»Selbstverständlich lebt Lord Rahl noch.« Cara hielt ihren Strafer in die Höhe und ließ ihn durch die Finger rollen. »Habt Ihr schon vergessen?«
Und dann fiel es ihr wieder ein: Der Strafer funktionierte nur, wenn der Lord Rahl, dem sie verschworen war, noch lebte.
Kahlan übergab Cara einen Teil ihrer Last. »Gadi?«
»Er starb, wie Verna es gewünscht hat. Sie hat bei ihm keine Gnade walten lassen.«
»Gut. Gnade gegenüber den Schuldigen ist Verrat an den Unschuldigen.«
Es war kurz nach dem Hellwerden, als Kahlan bei Zedds Zelt anlangte. Cara war die Pferde holen und Vorräte besorgen gegangen.
Auf ihr Rufen hin bat Zedd Kahlan einzutreten. Er erhob sich von der Bank, auf der er neben Adie, der alten Hexenmeisterin, saß.
»Kahlan. Was gibt es?«
»Ich bin gekommen, um mich von dir zu verabschieden.«
Zedds Augen war keinerlei Überraschung anzumerken. »Warum bleibst du nicht und ruhst dich etwas aus? Und brichst erst morgen auf?«
»Es gibt kein Morgen mehr. Der Winter hat uns wieder einmal eingeholt. Wenn ich tun will, was ich tun muss, darf ich keinen Tag mehr vergeuden.«
Zedd fasste sie sachte bei den Schultern. »Warren wollte dich unbedingt sehen, Kahlan. Er hatte das Gefühl, dir sagen zu müssen, dass Richard Recht hat. Es bedeutete ihm viel, dass du das weißt. Richard hat uns erklärt, dass du das Herz des Ordens nicht angreifen darfst, bevor sich die Menschen ihm bewiesen haben, da sonst alles verloren wäre; das ist heute noch unwahrscheinlicher als an dem Tag, als er es sagte.«
»Vielleicht wollte Warren aber auch sagen, dass Richard Recht hat und wir die Neue Welt ohnehin an die Imperiale Ordnung verlieren werden, weshalb sollten wir dann noch hier ausharren? Vielleicht war es Warrens Art, mir zu sagen, dass ich Richard aufsuchen soll, bevor er oder ich sterben und es für jeden Versuch zu spät ist.«
»Und Nicci?«
»Das werde ich herausfinden, sobald ich dort eintreffe.«
»Aber du kannst doch unmöglich hoffen…«
»Was bleibt mir denn sonst noch, Zedd? Soll ich der Eroberung der Midlands tatenlos zusehen? Soll es mein größter Wunsch sein, den Rest meiner Tage auf der Flucht zu verbringen oder als Einsiedlerin zu leben, die sich jeden Tag vor dem Zugriff der Imperialen Ordnung verstecken muss?

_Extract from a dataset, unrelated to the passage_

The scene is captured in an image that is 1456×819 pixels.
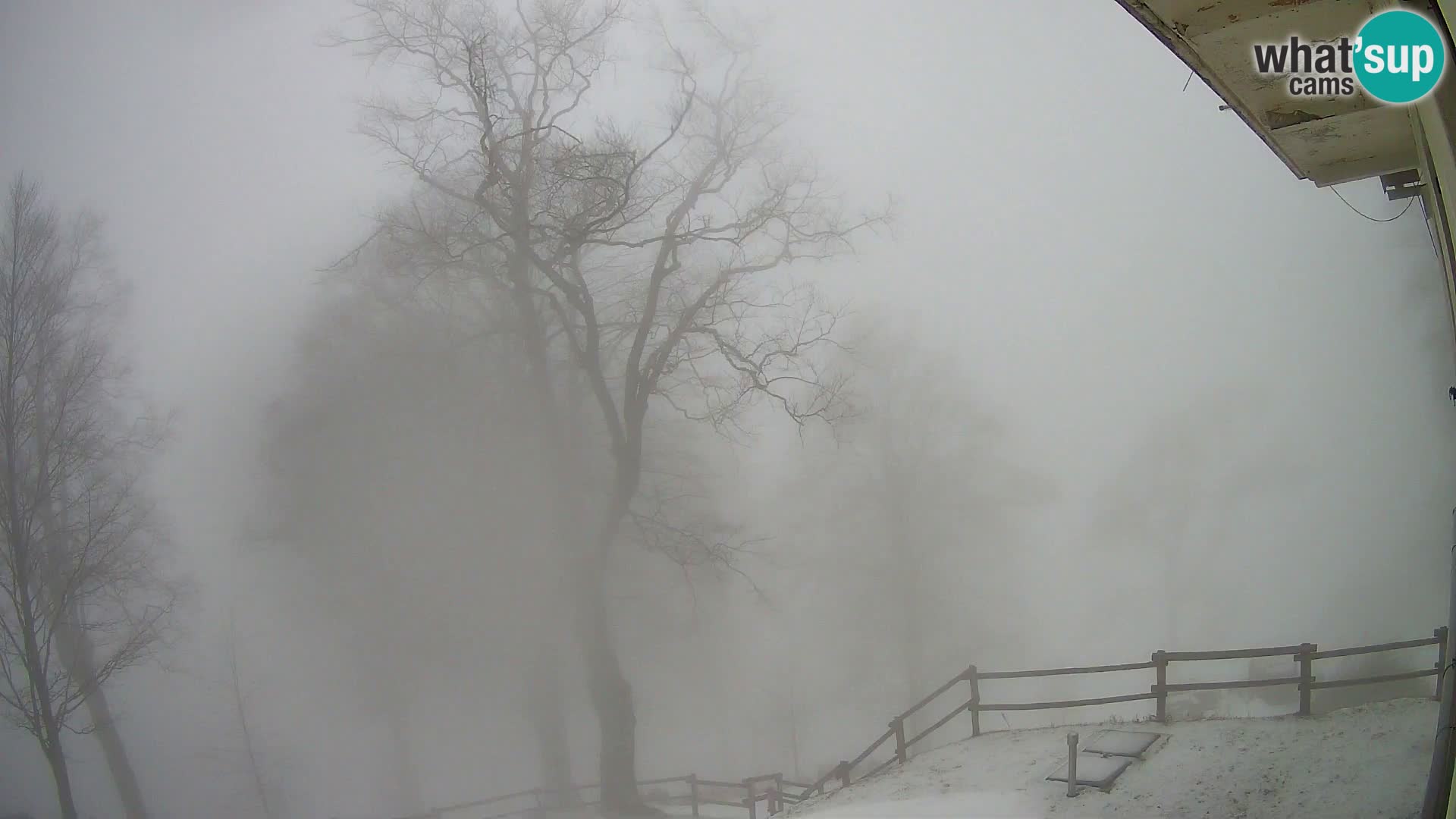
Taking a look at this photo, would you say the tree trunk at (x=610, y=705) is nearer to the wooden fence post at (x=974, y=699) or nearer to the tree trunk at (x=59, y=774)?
the wooden fence post at (x=974, y=699)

Selbst wenn Warren es nicht gesagt hätte – und so sehr ich mir auch wünsche, es wäre anders –, mittlerweile ist mir klar geworden, dass Richard Recht hat. Die Imperiale Ordnung wird nur diesen einen Winter über festsitzen, während wir den Menschen helfen, Aydindril zu verlassen. Im Frühjahr wird der Feind in Massen in meine Stadt einfallen, um anschließend seine Hände nach D’Hara auszustrecken. Es wird keinen Ort mehr geben, wo man Zuflucht finden kann. Eine Zeit lang können die Menschen zwar fliehen, letztendlich aber wird die Imperiale Ordnung sie unterjochen.

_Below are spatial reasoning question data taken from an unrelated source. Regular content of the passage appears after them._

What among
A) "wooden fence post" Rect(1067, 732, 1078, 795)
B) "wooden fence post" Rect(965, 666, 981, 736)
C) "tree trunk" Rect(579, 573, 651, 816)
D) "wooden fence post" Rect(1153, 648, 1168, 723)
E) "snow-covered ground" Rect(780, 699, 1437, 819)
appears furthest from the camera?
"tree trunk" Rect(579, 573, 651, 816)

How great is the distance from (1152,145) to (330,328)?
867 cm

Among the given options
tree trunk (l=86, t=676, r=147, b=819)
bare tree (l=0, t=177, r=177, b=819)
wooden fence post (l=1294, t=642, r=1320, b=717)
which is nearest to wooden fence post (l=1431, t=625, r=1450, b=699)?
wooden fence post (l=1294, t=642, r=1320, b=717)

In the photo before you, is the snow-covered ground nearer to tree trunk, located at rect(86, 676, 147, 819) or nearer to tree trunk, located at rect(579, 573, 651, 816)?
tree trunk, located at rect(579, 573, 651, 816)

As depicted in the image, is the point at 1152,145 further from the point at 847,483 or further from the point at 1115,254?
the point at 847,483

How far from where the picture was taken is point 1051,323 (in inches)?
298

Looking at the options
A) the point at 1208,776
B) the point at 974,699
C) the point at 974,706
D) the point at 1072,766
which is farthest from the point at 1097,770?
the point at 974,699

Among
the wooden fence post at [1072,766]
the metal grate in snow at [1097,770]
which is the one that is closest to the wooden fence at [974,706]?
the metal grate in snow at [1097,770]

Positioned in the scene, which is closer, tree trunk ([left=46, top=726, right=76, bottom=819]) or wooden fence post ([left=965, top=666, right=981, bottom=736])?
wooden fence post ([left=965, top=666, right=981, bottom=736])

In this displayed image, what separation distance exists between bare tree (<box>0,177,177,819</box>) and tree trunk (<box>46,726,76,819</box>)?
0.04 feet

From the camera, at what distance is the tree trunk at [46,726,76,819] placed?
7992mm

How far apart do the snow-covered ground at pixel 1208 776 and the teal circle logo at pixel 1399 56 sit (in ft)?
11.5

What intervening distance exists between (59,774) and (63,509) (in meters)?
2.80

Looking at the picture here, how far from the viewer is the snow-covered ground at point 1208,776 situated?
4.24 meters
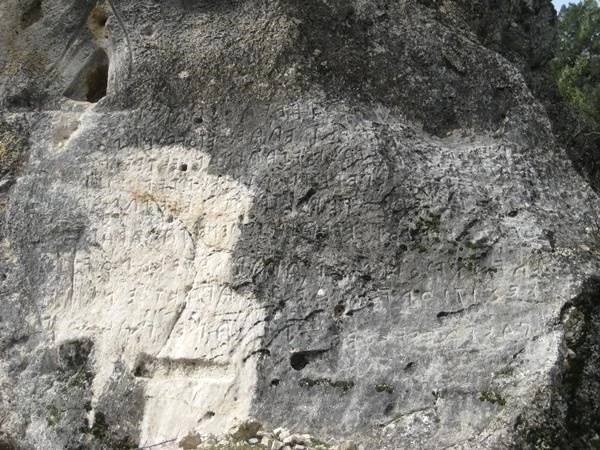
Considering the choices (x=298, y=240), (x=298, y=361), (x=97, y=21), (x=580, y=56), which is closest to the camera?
(x=298, y=361)

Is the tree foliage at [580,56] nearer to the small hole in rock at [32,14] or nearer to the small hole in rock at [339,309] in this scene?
the small hole in rock at [32,14]

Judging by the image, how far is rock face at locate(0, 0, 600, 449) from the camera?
5918mm

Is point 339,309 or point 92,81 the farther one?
point 92,81

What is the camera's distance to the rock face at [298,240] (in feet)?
19.4

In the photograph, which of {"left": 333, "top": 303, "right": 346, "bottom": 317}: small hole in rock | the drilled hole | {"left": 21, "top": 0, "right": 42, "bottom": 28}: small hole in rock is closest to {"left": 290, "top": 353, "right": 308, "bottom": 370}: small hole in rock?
{"left": 333, "top": 303, "right": 346, "bottom": 317}: small hole in rock

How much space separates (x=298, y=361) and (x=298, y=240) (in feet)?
3.17

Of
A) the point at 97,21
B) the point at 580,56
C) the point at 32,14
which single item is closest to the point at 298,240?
the point at 97,21

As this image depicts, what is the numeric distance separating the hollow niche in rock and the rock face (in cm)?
24

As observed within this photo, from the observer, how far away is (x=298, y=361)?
6250 millimetres

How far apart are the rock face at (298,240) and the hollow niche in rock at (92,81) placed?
24 cm

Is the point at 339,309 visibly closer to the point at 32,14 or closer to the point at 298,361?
the point at 298,361

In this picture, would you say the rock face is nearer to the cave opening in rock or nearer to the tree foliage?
the cave opening in rock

Ich habe keine Zukunft mehr. Richard hatte Recht. Das Mindeste, was ich tun kann, ist, den Rest meiner Tage für mich und Richard zu leben. Etwas anderes bleibt mir nicht mehr, Zedd.«
Ihm traten Tränen in die Augen. »Ich werde dich so vermissen. Du hast die guten Erinnerungen an meine Tochter zurückgebracht und mir so viele gute Zeiten beschert.«
Kahlan schlang ihre Arme um ihn. »Ach Zedd, ich liebe dich.«
Dann konnte sie ihre Tränen selber nicht mehr zurückhalten. Sie war alles, was er noch hatte, und jetzt würde er auch sie verlieren.

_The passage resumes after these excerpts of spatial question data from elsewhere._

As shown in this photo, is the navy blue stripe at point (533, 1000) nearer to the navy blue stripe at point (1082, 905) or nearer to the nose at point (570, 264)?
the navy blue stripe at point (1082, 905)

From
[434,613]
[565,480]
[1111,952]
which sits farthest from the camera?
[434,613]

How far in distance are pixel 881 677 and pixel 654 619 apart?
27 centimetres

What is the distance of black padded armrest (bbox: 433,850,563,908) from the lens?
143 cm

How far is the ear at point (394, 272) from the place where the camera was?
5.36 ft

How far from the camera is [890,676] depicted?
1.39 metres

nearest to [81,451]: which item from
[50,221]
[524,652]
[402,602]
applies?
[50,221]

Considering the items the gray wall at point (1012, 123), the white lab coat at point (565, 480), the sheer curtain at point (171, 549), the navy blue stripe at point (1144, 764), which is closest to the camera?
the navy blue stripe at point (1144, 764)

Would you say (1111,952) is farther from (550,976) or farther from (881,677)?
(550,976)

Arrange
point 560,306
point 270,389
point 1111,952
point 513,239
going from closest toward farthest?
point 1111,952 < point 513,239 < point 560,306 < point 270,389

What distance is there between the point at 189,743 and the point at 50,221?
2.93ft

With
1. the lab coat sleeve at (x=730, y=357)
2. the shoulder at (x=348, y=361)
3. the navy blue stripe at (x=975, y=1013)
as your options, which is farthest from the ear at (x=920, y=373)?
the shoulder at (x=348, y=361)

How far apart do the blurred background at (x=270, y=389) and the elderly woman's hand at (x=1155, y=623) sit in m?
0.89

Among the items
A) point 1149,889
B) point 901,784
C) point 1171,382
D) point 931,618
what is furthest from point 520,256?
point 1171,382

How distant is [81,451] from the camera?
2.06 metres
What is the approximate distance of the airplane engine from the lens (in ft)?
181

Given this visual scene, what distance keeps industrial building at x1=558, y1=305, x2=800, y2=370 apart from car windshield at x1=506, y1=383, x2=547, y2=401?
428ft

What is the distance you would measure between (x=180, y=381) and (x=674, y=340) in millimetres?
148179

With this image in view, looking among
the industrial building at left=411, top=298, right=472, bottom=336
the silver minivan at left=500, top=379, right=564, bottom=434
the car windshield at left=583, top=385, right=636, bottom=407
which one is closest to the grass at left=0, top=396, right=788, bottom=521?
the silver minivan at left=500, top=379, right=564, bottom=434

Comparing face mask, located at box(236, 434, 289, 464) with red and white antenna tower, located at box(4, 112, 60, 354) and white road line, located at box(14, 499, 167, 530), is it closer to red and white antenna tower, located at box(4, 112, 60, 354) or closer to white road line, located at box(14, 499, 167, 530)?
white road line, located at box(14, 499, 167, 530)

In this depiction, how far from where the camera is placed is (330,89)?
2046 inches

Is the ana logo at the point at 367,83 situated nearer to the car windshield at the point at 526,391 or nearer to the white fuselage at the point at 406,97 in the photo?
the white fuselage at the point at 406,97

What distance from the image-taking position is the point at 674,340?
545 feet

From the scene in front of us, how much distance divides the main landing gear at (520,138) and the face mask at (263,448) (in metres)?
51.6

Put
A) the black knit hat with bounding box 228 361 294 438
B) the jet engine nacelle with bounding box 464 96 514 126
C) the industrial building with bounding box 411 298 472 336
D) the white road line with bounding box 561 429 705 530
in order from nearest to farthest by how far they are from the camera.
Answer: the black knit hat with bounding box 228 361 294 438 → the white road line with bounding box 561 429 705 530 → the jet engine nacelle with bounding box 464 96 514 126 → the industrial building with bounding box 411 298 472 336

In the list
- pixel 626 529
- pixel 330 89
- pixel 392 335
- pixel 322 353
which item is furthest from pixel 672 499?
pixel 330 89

Nein – das stimmte nicht. Kahlan löste sich von ihm.
»Auch für dich ist der Zeitpunkt gekommen, von hier fortzugehen, Zedd. Du musst die Burg aufsuchen und sie beschützen.«
Er nickte unter größtem Widerwillen und mit tiefer Traurigkeit. »Ich weiß.«
Kahlan kniete vor der Hexenmeisterin nieder und ergriff ihre Hand. »Adie, wirst du ihn begleiten und ihm Gesellschaft leisten?«
Ein zauberhaftes Lächeln ging über das verwitterte Gesicht der alten Frau. »Nun, ich…« Sie schaute hoch. »Zedd?«
Zedd zog ein mürrisches Gesicht. »Verdammt, jetzt hast du mir die Überraschung verdorben, sie einzuladen.«
Kahlan versetzte ihm einen spielerischen Schlag gegen das Bein. »Hör auf, in Anwesenheit von Damen herumzufluchen – und sei nicht immer so griesgrämig. Ich wüsste einfach gerne, dass du dort oben nicht allein bist.«
Ein Lächeln stahl sich auf sein Gesicht.
»Selbstverständlich wird Adie mich auf die Burg begleiten.«
Jetzt war es an Adie, ein finsteres Gesicht zu ziehen. »Woher willst du das wissen, alter Mann? Du hast mich nie gefragt, ob ich einverstanden bin. Also, ich hätte nicht übel Lust…«
»Bitte, hört doch auf«, unterbrach Kahlan. »Alle beide. Die Sache ist zu wichtig, um sich deswegen zu streiten.«
»Ich kann mich doch wohl streiten, wenn mir danach ist«, protestierte Zedd.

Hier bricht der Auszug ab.